**Task objective**
Turn the data below into a numbered list with one entry per line, dropping the blank lines. Leave the pictures out of your answer.

[Rows from a dataset on spatial reasoning]
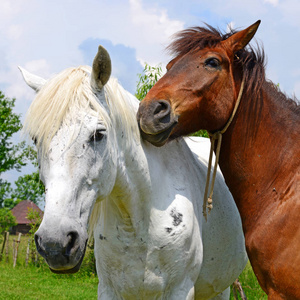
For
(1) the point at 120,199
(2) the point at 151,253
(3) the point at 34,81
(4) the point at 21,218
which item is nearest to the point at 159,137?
(1) the point at 120,199

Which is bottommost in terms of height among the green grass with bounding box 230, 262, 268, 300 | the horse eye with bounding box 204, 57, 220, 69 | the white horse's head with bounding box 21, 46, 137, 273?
the green grass with bounding box 230, 262, 268, 300

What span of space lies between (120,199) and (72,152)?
2.27 feet

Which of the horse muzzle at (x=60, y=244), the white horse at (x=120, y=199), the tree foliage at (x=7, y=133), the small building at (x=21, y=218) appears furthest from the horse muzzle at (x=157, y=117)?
the small building at (x=21, y=218)

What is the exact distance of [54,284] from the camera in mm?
12148

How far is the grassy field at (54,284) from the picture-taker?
8.16 metres

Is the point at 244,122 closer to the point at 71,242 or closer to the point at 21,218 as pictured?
the point at 71,242

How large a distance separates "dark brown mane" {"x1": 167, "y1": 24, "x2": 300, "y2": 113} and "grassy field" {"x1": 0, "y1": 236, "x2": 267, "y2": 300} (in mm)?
5376

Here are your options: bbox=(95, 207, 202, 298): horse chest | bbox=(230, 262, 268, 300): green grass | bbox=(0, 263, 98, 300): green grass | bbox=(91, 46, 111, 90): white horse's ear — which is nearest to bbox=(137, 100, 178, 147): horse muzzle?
bbox=(91, 46, 111, 90): white horse's ear

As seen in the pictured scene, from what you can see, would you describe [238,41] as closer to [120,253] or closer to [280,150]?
[280,150]

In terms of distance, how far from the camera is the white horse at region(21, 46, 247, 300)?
243cm

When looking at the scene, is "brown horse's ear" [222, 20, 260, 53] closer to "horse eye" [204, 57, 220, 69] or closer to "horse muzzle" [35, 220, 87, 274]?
"horse eye" [204, 57, 220, 69]

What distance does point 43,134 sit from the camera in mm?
2555

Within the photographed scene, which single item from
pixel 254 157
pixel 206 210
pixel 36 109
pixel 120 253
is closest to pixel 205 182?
pixel 206 210

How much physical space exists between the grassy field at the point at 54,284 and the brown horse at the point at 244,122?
5.10 m
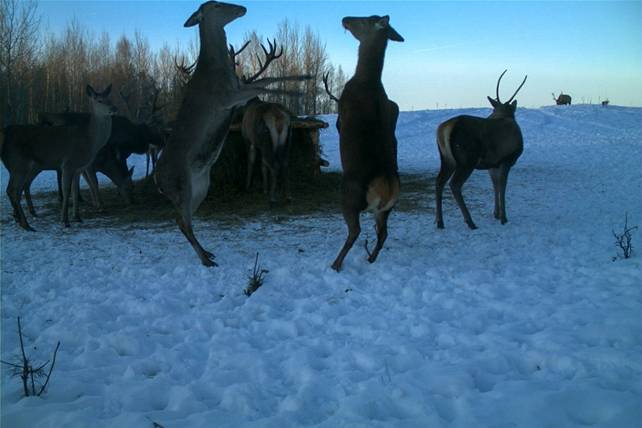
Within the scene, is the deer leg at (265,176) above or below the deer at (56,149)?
below

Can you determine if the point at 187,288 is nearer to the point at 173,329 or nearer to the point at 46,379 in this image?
the point at 173,329

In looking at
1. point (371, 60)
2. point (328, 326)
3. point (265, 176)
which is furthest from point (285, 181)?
point (328, 326)

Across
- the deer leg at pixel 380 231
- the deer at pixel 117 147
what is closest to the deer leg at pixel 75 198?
the deer at pixel 117 147

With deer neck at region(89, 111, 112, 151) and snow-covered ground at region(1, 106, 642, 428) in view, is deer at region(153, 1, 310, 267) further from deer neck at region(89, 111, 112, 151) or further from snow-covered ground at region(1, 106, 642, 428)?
deer neck at region(89, 111, 112, 151)

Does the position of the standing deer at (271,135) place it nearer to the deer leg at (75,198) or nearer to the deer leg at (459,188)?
the deer leg at (75,198)

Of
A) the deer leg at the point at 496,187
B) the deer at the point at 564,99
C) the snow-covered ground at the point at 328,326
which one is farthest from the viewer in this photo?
the deer at the point at 564,99

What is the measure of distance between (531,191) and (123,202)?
25.6ft

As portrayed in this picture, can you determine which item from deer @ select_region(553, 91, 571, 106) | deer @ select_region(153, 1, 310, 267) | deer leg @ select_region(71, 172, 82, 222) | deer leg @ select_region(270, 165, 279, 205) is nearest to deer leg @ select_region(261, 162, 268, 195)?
deer leg @ select_region(270, 165, 279, 205)

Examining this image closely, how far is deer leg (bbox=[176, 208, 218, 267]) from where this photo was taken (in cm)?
522

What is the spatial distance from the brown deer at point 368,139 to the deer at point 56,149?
423 centimetres

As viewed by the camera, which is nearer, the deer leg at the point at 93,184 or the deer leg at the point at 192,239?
the deer leg at the point at 192,239

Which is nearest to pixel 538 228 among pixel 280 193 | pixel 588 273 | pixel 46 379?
pixel 588 273

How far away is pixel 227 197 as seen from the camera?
29.5 feet

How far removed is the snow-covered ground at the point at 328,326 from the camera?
2537 mm
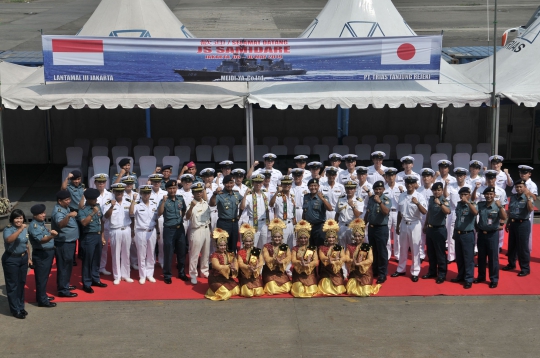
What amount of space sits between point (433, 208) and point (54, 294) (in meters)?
4.99

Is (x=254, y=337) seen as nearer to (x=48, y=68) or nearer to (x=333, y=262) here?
(x=333, y=262)

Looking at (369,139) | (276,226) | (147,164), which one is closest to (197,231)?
(276,226)

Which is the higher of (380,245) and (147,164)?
(147,164)

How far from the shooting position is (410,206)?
10148mm

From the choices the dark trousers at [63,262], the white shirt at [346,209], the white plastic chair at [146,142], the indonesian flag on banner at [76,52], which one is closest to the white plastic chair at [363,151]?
the white plastic chair at [146,142]

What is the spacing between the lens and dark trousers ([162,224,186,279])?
10.1 metres

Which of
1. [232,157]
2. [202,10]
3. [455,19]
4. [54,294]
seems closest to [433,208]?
[54,294]

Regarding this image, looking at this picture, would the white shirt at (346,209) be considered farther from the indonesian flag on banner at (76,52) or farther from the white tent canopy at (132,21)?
the white tent canopy at (132,21)

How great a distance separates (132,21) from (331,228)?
22.9ft

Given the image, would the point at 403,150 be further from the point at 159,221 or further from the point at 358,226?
the point at 159,221

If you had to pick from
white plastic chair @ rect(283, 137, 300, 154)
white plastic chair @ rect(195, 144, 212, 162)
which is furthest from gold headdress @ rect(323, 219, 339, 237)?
white plastic chair @ rect(283, 137, 300, 154)

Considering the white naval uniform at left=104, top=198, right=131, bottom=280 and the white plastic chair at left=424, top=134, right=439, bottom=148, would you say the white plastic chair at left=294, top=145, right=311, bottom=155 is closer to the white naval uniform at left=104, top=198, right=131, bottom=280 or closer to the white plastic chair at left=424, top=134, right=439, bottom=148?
the white plastic chair at left=424, top=134, right=439, bottom=148

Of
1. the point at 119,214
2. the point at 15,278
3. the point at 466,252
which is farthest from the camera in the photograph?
the point at 119,214

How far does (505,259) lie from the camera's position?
1121 centimetres
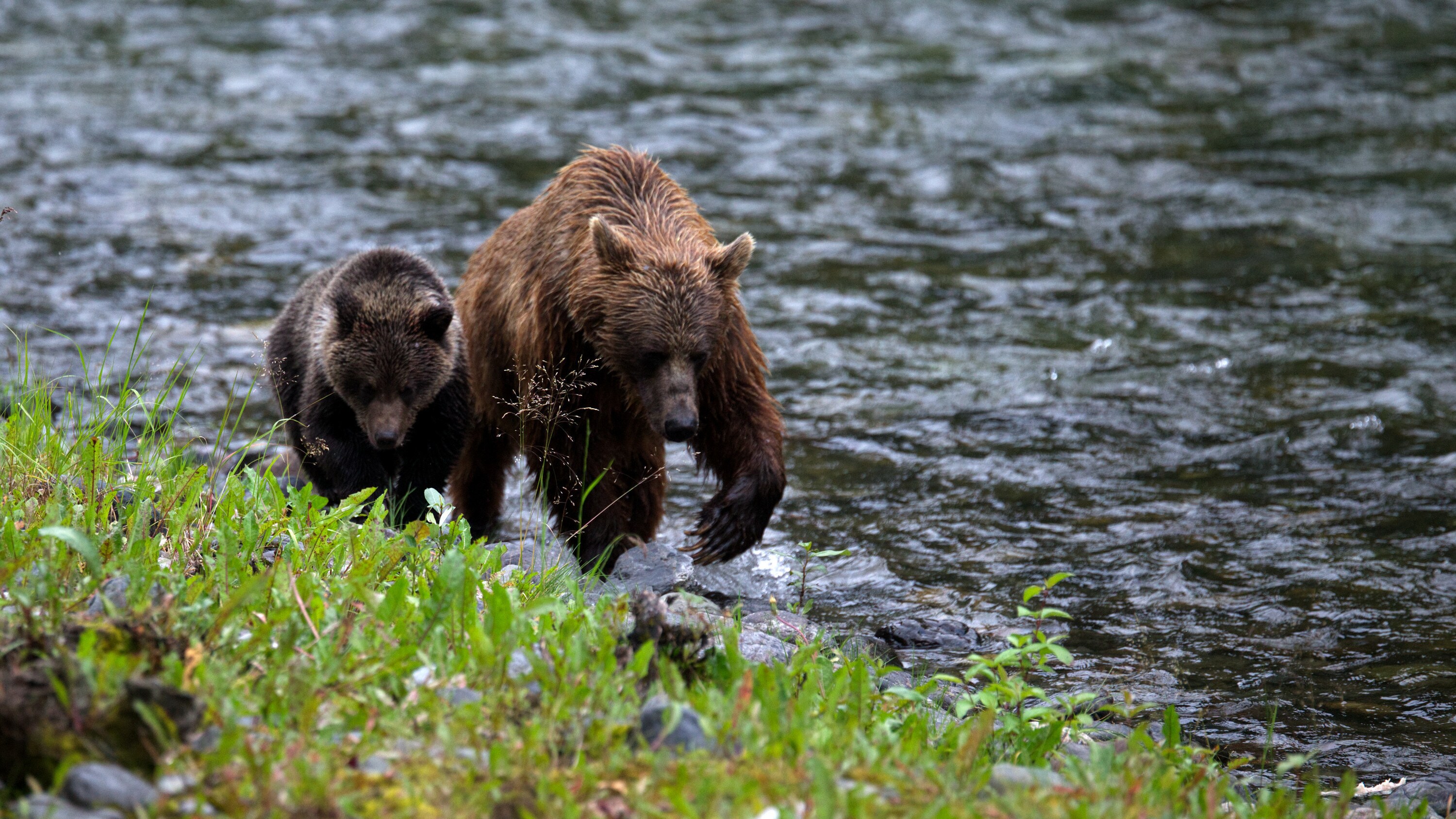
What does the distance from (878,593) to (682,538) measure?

**Task answer**
1. For
2. (1) the point at 120,199
3. (2) the point at 151,253
4. (3) the point at 34,81
5. (4) the point at 21,218
6. which item is nearest to the point at 159,137?
7. (1) the point at 120,199
8. Which is bottommost in terms of height among the green grass with bounding box 230, 262, 268, 300 | the horse eye with bounding box 204, 57, 220, 69 | the white horse's head with bounding box 21, 46, 137, 273?
9. the green grass with bounding box 230, 262, 268, 300
10. What span of space lies between (120,199) and (72,152)?
11. 2.27 feet
12. Which of the horse muzzle at (x=60, y=244), the white horse at (x=120, y=199), the tree foliage at (x=7, y=133), the small building at (x=21, y=218) appears furthest from the horse muzzle at (x=157, y=117)?
13. the small building at (x=21, y=218)
14. What is the exact distance of [54,284] from the camera in mm?
15. 12148
16. How far is the grassy field at (54,284) from the picture-taker?
17. 8.16 metres
18. Is the point at 244,122 closer to the point at 71,242 or closer to the point at 21,218 as pictured?
19. the point at 71,242
20. How large a distance separates "dark brown mane" {"x1": 167, "y1": 24, "x2": 300, "y2": 113} and "grassy field" {"x1": 0, "y1": 236, "x2": 267, "y2": 300} (in mm)?
21. 5376
22. Here are your options: bbox=(95, 207, 202, 298): horse chest | bbox=(230, 262, 268, 300): green grass | bbox=(0, 263, 98, 300): green grass | bbox=(91, 46, 111, 90): white horse's ear — which is nearest to bbox=(137, 100, 178, 147): horse muzzle?
23. bbox=(91, 46, 111, 90): white horse's ear
24. As seen in the pictured scene, from what you can see, would you describe [238,41] as closer to [120,253] or closer to [280,150]?
25. [280,150]
26. In terms of distance, how far from the camera is the white horse at region(21, 46, 247, 300)?
27. 243cm
28. When looking at the scene, is "brown horse's ear" [222, 20, 260, 53] closer to "horse eye" [204, 57, 220, 69] or closer to "horse muzzle" [35, 220, 87, 274]?
29. "horse eye" [204, 57, 220, 69]
30. What distance does point 43,134 sit from the camera in mm?
31. 2555
32. Within the photographed scene, which single item from
33. pixel 254 157
34. pixel 206 210
35. pixel 36 109
36. pixel 120 253
37. is closest to pixel 205 182?
38. pixel 206 210
39. How much physical space exists between the grassy field at the point at 54,284 and the brown horse at the point at 244,122?
40. 5.10 m
41. Within the scene, is the deer leg at (265,176) above or below the deer at (56,149)?
42. below
43. Can you determine if the point at 187,288 is nearer to the point at 173,329 or nearer to the point at 46,379 in this image?
44. the point at 173,329
45. In looking at
46. 1. point (371, 60)
47. 2. point (328, 326)
48. 3. point (265, 176)
49. which is furthest from point (285, 181)?
50. point (328, 326)
51. Across
52. - the deer leg at pixel 380 231
53. - the deer at pixel 117 147
54. what is closest to the deer leg at pixel 75 198?
55. the deer at pixel 117 147
56. With deer neck at region(89, 111, 112, 151) and snow-covered ground at region(1, 106, 642, 428) in view, is deer at region(153, 1, 310, 267) further from deer neck at region(89, 111, 112, 151) or further from snow-covered ground at region(1, 106, 642, 428)?
57. deer neck at region(89, 111, 112, 151)
58. Does the position of the standing deer at (271,135) place it nearer to the deer leg at (75,198) or nearer to the deer leg at (459,188)?
59. the deer leg at (75,198)
60. Of
61. A) the deer leg at the point at 496,187
62. B) the deer at the point at 564,99
63. C) the snow-covered ground at the point at 328,326
64. which one is farthest from the viewer in this photo?
65. the deer at the point at 564,99
66. What is the measure of distance between (531,191) and (123,202)?
67. 25.6ft
68. As portrayed in this picture, can you determine which item from deer @ select_region(553, 91, 571, 106) | deer @ select_region(153, 1, 310, 267) | deer leg @ select_region(71, 172, 82, 222) | deer leg @ select_region(270, 165, 279, 205) is nearest to deer leg @ select_region(261, 162, 268, 195)?
69. deer leg @ select_region(270, 165, 279, 205)
70. Examining this image closely, how far is deer leg (bbox=[176, 208, 218, 267]) from where this photo was taken (in cm)?
71. 522
72. What is the spatial distance from the brown deer at point 368,139 to the deer at point 56,149?
73. 423 centimetres
74. As viewed by the camera, which is nearer, the deer leg at the point at 93,184 or the deer leg at the point at 192,239?
75. the deer leg at the point at 192,239
76. Which is nearest to pixel 538 228 among pixel 280 193 | pixel 588 273 | pixel 46 379?
77. pixel 588 273
78. How far away is pixel 227 197 as seen from the camera?
79. 29.5 feet
80. How far removed is the snow-covered ground at the point at 328,326 from the camera?
81. 2537 mm
82. What amount of space sits between point (433, 208) and point (54, 294) (in meters)?
83. 4.99
84. Is (x=254, y=337) seen as nearer to (x=48, y=68) or nearer to (x=333, y=262) here?
85. (x=333, y=262)
86. Looking at (369,139) | (276,226) | (147,164), which one is closest to (197,231)?
87. (276,226)
88. Which is the higher of (380,245) and (147,164)?
89. (147,164)
90. How far from the shooting position is (410,206)?
91. 10148mm
92. From the choices the dark trousers at [63,262], the white shirt at [346,209], the white plastic chair at [146,142], the indonesian flag on banner at [76,52], which one is closest to the white plastic chair at [363,151]?
93. the white plastic chair at [146,142]
94. What is the spacing between the lens and dark trousers ([162,224,186,279])?
95. 10.1 metres
96. Which of
97. 1. [232,157]
98. 2. [202,10]
99. 3. [455,19]
100. 4. [54,294]
101. seems closest to [433,208]?
102. [54,294]
103. Regarding this image, looking at this picture, would the white shirt at (346,209) be considered farther from the indonesian flag on banner at (76,52) or farther from the white tent canopy at (132,21)?
104. the white tent canopy at (132,21)
105. How great a distance separates (132,21) from (331,228)?
106. 22.9ft
107. Given the image, would the point at 403,150 be further from the point at 159,221 or further from the point at 358,226?
108. the point at 159,221
109. If you had to pick from
110. white plastic chair @ rect(283, 137, 300, 154)
111. white plastic chair @ rect(195, 144, 212, 162)
112. which is furthest from gold headdress @ rect(323, 219, 339, 237)?
113. white plastic chair @ rect(283, 137, 300, 154)
114. Considering the white naval uniform at left=104, top=198, right=131, bottom=280 and the white plastic chair at left=424, top=134, right=439, bottom=148, would you say the white plastic chair at left=294, top=145, right=311, bottom=155 is closer to the white naval uniform at left=104, top=198, right=131, bottom=280 or closer to the white plastic chair at left=424, top=134, right=439, bottom=148?
115. the white plastic chair at left=424, top=134, right=439, bottom=148
116. Of
117. 1. the point at 119,214
118. 2. the point at 15,278
119. 3. the point at 466,252
120. which is farthest from the camera in the photograph?
121. the point at 119,214
122. How far does (505,259) lie from the camera's position?
123. 1121 centimetres
124. What does the distance from (878,593) to (682,538) measure?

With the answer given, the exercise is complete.